The disclosure of the film's use of AI technology, which had not been mentioned prior to the interview or acknowledged within the film itself, caused controversy, with critics saying that it constituted unethical behavior. Neville defended his decision, saying, "There were a few sentences that Tony wrote that he never spoke aloud. With the blessing of his estate and literary agent we used AI technology. It was a modern storytelling technique that I used in a few places where I thought it was important to make Tony's words come alive." Ottavia Busia, Bourdain's ex-wife and executor of his estate, denied that she had been consulted about the use of AI to reproduce Bourdain's voice, tweeting: "I certainly was NOT the one who said Tony would have been cool with that."

Filmmaker and journalist Adam Benzine described Neville's remark about "hav[ing] a documentary-ethics panel about it later" as being "as much problematic as the use of the technology", and added: "But the fact that he discussed it as an ethical debate seems to suggest that he himself knew that he was in dicey territory. And I think that's why so many people in the doc industry have had a hostile reaction to this." Filmmaker Alan Barker, who has lectured on documentary ethics, described the issue of the film's use of AI as being indicative of greater ethical concerns in the documentary field, saying: "There is an unwritten social contract that documentaries are comprised [sic] actualities not contrivances. The Bourdain case is especially bad because so much of the information in a voice recording is non-verbal. That Morgan apparently concealed the fakery until confronted by a reporter makes it far worse."

------------------------------------

Continue the passage above about the controversy over the AI-generated voice in the Bourdain documentary, picking up after its final sentence.

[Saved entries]
------------------------------------

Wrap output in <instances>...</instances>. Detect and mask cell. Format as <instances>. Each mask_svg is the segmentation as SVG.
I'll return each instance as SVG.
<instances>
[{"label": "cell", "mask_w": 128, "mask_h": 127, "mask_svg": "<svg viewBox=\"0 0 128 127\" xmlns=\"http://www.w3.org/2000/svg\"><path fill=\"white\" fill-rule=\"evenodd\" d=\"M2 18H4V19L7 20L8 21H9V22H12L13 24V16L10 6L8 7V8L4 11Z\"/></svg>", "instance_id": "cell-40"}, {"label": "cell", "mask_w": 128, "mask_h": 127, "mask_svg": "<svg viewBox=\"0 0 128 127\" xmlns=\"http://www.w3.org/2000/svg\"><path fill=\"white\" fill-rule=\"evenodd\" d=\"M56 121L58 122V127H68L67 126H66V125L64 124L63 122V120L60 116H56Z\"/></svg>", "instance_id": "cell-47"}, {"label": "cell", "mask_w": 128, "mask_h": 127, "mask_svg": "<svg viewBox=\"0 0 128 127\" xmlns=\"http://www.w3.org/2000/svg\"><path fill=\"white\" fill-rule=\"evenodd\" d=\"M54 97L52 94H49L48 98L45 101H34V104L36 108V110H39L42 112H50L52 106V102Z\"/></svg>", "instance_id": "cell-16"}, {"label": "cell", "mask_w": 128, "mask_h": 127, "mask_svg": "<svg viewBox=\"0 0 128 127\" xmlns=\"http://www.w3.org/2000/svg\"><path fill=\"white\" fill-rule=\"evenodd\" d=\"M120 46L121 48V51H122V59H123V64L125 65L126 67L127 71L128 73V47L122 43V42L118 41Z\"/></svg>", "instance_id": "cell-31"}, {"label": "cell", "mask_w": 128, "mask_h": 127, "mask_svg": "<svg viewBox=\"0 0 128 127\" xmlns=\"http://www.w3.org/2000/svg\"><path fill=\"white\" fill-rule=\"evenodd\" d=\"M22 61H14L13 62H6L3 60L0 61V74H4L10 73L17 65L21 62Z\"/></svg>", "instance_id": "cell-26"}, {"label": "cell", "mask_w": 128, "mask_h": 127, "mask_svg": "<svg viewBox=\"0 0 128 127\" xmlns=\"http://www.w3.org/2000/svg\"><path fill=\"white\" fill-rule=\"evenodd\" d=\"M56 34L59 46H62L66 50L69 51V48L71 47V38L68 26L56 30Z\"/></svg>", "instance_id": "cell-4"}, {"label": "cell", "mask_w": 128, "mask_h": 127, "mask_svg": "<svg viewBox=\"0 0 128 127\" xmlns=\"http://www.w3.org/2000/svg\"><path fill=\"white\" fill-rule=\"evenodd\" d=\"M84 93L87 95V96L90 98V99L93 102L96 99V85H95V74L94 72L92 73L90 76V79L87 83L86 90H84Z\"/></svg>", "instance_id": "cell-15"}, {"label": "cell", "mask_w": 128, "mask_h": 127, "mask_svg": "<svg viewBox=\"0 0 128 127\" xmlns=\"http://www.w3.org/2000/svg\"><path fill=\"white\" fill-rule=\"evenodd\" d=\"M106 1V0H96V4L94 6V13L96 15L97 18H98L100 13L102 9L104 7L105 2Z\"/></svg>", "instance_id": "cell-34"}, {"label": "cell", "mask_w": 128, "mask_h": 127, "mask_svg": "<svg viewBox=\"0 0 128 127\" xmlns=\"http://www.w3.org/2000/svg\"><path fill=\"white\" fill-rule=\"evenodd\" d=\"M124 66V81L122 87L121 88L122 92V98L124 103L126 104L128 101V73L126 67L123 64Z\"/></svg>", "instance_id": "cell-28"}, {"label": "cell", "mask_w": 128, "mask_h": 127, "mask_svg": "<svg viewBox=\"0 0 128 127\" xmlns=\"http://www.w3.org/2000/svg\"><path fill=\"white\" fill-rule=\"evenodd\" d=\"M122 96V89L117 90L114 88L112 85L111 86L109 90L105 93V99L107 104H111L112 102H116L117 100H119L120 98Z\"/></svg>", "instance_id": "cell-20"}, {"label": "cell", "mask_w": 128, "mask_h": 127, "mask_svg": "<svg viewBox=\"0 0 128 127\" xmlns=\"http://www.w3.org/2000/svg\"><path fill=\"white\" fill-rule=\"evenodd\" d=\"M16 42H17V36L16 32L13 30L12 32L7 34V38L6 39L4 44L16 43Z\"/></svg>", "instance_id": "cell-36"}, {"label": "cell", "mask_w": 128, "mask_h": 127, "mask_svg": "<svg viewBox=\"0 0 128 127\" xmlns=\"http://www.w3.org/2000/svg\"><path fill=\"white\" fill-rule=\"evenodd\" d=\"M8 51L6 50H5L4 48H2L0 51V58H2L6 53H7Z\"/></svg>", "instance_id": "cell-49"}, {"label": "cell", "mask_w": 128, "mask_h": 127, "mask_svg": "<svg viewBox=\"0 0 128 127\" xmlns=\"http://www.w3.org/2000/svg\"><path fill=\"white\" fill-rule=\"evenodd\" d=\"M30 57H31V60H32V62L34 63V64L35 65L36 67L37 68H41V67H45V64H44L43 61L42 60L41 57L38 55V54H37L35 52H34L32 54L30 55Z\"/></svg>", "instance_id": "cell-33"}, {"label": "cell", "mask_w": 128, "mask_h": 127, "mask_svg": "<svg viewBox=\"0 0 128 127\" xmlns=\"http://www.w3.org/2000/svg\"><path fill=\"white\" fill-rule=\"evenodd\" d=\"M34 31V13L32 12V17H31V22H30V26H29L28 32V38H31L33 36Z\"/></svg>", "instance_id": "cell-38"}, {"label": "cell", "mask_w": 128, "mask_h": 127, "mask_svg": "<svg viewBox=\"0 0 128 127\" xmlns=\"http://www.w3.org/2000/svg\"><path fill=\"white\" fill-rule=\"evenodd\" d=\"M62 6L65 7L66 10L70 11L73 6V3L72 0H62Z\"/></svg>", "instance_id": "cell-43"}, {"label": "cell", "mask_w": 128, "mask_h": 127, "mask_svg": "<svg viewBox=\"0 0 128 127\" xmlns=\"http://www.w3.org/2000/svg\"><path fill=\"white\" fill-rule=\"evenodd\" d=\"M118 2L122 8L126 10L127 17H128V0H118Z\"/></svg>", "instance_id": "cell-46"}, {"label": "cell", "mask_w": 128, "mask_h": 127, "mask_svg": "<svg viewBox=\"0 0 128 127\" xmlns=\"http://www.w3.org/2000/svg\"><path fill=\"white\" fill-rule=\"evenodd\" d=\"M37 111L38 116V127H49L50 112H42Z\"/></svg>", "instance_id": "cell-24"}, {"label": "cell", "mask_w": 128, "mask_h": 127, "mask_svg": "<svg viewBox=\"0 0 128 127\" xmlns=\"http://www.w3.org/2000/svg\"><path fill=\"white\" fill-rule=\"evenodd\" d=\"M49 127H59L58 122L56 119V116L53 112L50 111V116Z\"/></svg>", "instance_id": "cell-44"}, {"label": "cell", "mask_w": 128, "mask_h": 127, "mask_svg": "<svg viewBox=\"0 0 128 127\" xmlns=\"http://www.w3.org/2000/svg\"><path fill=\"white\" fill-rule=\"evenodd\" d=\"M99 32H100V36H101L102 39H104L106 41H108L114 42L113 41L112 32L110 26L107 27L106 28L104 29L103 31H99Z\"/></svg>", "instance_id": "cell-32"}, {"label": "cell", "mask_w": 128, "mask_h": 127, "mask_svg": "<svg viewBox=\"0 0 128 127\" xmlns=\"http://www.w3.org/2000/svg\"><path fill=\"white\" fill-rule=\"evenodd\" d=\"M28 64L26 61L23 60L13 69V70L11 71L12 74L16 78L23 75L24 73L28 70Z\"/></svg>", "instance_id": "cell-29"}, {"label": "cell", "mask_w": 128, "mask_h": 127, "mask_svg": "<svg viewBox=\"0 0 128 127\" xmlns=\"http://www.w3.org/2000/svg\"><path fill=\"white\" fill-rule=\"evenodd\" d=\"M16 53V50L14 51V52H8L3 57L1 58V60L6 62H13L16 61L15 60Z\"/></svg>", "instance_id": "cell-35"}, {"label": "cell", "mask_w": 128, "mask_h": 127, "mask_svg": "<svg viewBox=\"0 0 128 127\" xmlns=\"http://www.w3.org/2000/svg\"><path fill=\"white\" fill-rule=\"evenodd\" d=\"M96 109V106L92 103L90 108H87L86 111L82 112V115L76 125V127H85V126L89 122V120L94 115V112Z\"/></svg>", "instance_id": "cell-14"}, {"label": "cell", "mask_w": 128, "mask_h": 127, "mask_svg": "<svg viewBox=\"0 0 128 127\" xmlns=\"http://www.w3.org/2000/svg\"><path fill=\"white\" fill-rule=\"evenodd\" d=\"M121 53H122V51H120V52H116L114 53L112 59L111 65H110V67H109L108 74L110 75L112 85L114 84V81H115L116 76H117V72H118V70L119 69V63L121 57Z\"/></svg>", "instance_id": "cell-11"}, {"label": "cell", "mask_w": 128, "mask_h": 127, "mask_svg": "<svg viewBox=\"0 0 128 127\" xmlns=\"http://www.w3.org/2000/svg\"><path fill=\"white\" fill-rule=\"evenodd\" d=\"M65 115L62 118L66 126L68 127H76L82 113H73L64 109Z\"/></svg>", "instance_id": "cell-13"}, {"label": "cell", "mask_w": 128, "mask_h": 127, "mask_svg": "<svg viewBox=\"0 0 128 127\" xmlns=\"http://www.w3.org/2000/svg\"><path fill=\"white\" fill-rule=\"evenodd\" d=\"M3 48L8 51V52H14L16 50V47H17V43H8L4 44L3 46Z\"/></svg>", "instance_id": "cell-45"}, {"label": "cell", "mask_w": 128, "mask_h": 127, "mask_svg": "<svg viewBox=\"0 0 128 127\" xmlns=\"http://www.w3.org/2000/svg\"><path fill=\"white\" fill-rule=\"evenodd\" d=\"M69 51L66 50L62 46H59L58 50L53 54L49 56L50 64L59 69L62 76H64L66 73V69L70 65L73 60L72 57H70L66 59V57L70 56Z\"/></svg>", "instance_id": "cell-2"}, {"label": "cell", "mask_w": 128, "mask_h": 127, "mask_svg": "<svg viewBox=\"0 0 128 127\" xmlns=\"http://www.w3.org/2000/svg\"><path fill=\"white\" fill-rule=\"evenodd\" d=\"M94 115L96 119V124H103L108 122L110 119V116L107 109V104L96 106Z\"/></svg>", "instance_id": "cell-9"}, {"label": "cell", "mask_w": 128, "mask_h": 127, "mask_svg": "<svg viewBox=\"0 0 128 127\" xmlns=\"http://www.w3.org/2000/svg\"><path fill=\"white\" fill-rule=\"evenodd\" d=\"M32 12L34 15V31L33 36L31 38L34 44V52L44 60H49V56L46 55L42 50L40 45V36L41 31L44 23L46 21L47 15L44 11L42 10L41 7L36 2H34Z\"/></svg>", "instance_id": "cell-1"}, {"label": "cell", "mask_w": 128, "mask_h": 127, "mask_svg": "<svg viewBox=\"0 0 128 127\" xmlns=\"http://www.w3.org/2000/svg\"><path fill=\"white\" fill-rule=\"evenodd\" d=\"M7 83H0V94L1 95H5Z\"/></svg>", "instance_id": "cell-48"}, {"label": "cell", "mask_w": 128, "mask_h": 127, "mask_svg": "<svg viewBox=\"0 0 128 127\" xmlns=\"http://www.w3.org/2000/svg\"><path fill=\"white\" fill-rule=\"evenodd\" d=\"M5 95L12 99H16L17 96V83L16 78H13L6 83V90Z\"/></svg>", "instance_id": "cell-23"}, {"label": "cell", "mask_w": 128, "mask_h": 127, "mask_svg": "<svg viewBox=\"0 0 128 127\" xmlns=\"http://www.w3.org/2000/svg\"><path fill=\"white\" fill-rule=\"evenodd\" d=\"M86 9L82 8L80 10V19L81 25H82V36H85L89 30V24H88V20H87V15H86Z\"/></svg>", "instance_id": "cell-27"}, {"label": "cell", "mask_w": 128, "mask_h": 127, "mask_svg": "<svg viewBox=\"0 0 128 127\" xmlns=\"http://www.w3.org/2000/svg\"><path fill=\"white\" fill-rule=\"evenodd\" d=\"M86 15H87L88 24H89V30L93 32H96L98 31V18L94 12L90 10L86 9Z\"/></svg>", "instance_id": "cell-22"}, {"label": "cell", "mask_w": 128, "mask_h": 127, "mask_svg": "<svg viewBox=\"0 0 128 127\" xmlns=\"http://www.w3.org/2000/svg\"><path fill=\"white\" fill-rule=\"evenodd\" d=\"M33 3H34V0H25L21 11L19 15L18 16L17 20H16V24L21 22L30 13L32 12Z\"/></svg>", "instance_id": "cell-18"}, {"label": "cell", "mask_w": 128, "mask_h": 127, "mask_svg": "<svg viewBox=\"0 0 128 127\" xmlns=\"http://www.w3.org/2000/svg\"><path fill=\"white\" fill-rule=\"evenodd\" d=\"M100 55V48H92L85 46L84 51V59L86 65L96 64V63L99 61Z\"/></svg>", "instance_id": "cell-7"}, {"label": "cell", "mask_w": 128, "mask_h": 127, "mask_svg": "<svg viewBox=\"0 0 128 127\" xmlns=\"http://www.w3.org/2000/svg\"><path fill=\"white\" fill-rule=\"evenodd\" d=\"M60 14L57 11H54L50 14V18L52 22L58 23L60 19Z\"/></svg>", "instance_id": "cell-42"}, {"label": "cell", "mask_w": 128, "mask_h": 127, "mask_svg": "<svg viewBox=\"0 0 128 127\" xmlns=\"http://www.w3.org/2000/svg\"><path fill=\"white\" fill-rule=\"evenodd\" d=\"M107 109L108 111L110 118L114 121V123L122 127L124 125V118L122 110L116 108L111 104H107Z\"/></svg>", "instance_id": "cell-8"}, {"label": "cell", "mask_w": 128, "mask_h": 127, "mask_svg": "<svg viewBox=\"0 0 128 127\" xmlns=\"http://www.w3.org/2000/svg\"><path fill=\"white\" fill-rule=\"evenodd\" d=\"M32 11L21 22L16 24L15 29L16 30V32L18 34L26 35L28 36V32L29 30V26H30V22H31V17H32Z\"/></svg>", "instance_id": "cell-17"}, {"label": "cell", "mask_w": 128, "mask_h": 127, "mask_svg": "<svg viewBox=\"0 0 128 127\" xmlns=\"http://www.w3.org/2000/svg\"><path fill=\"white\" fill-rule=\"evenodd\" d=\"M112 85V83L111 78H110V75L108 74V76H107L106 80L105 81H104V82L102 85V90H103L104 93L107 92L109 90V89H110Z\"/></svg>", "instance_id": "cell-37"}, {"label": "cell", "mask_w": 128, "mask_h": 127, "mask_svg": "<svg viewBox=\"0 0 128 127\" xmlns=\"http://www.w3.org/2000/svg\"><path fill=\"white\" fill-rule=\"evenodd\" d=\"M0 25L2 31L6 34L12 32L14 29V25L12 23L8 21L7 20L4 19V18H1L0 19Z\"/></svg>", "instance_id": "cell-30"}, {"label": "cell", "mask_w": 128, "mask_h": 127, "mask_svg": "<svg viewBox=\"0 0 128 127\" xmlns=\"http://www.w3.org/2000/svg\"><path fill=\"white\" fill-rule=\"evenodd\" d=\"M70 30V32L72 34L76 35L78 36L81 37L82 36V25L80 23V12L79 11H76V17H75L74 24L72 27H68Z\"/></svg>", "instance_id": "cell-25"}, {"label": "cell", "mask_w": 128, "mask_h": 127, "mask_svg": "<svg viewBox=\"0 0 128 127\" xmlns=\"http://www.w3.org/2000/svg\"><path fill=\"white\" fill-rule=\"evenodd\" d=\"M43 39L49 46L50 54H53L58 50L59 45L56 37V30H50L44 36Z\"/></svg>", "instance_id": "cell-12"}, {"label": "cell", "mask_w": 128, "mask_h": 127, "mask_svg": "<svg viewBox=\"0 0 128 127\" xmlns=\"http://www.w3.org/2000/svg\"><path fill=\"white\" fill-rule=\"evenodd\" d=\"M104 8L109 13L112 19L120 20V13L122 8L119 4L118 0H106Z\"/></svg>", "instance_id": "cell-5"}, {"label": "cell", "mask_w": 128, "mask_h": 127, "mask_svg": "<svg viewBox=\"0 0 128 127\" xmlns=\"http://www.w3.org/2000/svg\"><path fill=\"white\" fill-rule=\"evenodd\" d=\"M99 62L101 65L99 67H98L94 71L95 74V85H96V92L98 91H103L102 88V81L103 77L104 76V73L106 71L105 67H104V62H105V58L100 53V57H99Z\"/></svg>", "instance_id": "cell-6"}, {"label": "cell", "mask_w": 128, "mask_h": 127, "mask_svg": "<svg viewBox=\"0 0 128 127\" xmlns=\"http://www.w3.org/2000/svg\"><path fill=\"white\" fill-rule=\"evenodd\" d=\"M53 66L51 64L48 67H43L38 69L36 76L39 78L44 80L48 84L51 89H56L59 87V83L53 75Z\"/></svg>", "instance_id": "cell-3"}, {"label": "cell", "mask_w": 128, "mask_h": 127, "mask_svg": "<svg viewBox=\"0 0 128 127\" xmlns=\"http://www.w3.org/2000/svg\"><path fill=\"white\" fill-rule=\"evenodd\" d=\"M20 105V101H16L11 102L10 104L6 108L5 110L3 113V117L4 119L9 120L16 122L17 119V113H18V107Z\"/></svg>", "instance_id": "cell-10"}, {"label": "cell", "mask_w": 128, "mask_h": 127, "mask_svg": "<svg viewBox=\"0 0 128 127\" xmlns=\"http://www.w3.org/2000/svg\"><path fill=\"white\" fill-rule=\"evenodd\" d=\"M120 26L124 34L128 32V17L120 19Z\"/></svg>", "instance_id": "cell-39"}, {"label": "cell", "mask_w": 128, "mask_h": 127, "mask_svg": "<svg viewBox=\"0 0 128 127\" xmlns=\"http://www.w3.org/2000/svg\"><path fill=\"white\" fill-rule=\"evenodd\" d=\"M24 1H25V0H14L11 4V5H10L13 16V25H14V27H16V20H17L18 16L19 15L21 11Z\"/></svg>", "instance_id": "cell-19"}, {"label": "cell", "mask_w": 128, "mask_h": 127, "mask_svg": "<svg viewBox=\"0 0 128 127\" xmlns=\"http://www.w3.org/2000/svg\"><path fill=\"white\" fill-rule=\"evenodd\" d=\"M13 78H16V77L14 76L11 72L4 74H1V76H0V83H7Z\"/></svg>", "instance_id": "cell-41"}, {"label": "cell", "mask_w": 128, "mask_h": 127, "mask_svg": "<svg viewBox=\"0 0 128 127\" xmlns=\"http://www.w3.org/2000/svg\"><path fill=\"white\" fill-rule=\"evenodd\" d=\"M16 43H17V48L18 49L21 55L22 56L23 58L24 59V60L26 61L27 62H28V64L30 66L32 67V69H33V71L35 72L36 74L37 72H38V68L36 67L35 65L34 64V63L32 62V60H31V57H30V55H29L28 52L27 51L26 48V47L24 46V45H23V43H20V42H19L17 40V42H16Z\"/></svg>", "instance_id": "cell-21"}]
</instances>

------------------------------------

● WRITTEN ANSWER:
David Leslie, ethics lead of the Alan Turing Institute, said that the issue showed the importance of disclosing the use of AI in a film to the audience to avoid the possibility of people feeling deceived, but added that the use of AI in documentaries should not be ruled out, saying: "In a world where the living could consent to using AI to reproduce their voices posthumously, and where people were made aware that such a technology was being used, up front and in advance, one could envision that this kind of application might serve useful documentary purposes".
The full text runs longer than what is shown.